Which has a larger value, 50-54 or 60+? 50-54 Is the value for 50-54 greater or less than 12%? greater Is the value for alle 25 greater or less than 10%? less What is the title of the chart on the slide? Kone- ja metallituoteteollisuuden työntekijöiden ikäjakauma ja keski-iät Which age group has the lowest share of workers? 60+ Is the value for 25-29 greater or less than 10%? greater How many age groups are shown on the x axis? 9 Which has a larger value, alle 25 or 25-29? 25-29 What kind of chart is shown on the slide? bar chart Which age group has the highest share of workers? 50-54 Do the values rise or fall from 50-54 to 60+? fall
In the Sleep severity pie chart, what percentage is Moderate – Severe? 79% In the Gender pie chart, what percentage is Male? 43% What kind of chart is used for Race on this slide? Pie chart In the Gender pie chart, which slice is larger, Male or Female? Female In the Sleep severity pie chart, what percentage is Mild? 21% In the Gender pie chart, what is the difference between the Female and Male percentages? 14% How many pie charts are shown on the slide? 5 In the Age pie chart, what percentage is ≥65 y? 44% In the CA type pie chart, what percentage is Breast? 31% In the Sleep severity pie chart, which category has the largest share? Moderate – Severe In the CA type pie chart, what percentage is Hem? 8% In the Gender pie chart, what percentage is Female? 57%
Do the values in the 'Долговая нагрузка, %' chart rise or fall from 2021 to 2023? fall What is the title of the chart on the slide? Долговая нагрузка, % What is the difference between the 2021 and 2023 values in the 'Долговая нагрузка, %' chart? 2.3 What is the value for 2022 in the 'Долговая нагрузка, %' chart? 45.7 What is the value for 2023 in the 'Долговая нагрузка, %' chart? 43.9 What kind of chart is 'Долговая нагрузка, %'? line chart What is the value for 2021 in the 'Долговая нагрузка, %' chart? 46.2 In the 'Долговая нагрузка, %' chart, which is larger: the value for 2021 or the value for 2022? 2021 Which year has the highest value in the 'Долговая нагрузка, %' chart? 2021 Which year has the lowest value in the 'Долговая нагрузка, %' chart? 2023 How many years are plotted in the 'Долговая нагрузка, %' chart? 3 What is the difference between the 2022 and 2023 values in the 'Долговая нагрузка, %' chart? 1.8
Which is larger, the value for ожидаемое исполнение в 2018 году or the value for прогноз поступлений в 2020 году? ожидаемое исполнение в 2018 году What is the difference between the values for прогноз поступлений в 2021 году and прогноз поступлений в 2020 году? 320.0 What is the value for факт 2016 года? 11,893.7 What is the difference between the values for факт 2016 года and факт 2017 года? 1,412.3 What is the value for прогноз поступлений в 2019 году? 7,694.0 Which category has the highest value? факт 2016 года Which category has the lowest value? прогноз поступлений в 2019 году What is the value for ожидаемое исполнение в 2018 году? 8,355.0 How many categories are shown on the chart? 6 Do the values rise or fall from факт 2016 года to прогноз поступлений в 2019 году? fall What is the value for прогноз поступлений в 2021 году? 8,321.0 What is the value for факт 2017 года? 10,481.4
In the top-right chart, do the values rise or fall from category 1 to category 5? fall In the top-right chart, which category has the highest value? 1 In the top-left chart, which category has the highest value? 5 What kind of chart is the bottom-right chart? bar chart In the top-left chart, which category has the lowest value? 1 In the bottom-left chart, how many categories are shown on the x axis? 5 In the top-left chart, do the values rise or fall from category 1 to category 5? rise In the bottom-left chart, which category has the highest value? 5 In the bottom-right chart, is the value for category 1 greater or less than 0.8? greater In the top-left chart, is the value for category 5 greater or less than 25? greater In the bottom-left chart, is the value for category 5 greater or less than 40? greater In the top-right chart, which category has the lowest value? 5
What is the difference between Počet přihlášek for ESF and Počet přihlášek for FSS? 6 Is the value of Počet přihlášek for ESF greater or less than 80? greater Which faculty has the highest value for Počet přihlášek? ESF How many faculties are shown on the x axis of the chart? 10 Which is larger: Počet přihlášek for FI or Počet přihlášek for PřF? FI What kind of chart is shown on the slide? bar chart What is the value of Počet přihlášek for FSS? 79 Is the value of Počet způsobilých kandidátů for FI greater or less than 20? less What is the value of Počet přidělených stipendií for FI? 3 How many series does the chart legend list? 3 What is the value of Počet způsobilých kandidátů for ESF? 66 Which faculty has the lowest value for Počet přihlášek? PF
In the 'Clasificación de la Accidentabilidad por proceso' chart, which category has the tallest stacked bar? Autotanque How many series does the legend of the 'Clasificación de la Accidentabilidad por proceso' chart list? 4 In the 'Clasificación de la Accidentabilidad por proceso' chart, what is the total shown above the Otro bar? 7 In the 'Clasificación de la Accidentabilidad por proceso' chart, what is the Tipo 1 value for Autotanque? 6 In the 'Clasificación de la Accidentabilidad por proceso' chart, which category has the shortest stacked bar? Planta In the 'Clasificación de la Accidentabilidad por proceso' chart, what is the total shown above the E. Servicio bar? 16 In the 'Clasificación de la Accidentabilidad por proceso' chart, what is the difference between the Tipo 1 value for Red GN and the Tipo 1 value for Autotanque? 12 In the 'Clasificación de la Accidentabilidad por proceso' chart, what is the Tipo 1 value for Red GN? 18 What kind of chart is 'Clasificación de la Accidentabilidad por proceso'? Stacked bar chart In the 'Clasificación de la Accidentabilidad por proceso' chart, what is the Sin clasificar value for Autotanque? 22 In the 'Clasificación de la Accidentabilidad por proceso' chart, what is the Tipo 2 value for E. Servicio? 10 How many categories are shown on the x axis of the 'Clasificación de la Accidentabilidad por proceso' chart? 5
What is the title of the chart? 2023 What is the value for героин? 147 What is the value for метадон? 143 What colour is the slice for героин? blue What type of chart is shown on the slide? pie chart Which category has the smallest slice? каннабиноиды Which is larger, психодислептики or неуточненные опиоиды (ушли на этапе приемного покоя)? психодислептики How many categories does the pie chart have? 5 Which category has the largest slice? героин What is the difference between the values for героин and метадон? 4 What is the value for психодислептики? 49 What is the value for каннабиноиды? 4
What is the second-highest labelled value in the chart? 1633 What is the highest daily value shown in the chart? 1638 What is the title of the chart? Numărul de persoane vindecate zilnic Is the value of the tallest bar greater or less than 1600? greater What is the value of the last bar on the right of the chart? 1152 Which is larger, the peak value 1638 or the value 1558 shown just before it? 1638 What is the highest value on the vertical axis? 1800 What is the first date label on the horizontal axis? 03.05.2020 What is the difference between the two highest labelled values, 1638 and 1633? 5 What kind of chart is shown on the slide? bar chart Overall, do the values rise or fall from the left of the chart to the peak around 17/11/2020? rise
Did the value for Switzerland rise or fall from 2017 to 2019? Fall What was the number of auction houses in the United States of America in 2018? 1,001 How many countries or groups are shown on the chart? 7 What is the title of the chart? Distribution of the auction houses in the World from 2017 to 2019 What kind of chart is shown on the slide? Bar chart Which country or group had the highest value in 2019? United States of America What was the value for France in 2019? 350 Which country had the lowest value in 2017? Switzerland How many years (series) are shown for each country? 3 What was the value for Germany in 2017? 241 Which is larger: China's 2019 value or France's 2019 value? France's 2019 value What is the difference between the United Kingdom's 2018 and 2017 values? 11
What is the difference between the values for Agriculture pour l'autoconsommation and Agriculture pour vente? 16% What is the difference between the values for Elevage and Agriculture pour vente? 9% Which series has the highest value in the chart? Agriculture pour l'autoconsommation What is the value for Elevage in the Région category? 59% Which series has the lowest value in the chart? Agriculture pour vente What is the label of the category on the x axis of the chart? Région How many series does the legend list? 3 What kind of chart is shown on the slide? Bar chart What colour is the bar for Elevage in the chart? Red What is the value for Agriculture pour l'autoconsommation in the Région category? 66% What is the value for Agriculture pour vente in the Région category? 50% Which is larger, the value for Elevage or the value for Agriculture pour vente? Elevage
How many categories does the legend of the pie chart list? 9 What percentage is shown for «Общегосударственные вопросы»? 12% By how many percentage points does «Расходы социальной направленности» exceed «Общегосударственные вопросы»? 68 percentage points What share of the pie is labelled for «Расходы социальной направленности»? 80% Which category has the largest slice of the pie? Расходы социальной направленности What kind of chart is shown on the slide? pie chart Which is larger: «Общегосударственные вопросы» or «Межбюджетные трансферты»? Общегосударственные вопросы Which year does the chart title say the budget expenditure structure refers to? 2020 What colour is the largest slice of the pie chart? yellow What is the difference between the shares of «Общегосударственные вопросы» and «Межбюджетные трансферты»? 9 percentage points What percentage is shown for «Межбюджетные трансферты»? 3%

──────

Aim of the task
From the entries above, report every line that contains the word "groups". Case counts.

Response area
Which has a larger value, 50-54 or 60+? 50-54 Is the value for 50-54 greater or less than 12%? greater Is the value for alle 25 greater or less than 10%? less What is the title of the chart on the slide? Kone- ja metallituoteteollisuuden työntekijöiden ikäjakauma ja keski-iät Which age group has the lowest share of workers? 60+ Is the value for 25-29 greater or less than 10%? greater How many age groups are shown on the x axis? 9 Which has a larger value, alle 25 or 25-29? 25-29 What kind of chart is shown on the slide? bar chart Which age group has the highest share of workers? 50-54 Do the values rise or fall from 50-54 to 60+? fall
Did the value for Switzerland rise or fall from 2017 to 2019? Fall What was the number of auction houses in the United States of America in 2018? 1,001 How many countries or groups are shown on the chart? 7 What is the title of the chart? Distribution of the auction houses in the World from 2017 to 2019 What kind of chart is shown on the slide? Bar chart Which country or group had the highest value in 2019? United States of America What was the value for France in 2019? 350 Which country had the lowest value in 2017? Switzerland How many years (series) are shown for each country? 3 What was the value for Germany in 2017? 241 Which is larger: China's 2019 value or France's 2019 value? France's 2019 value What is the difference between the United Kingdom's 2018 and 2017 values? 11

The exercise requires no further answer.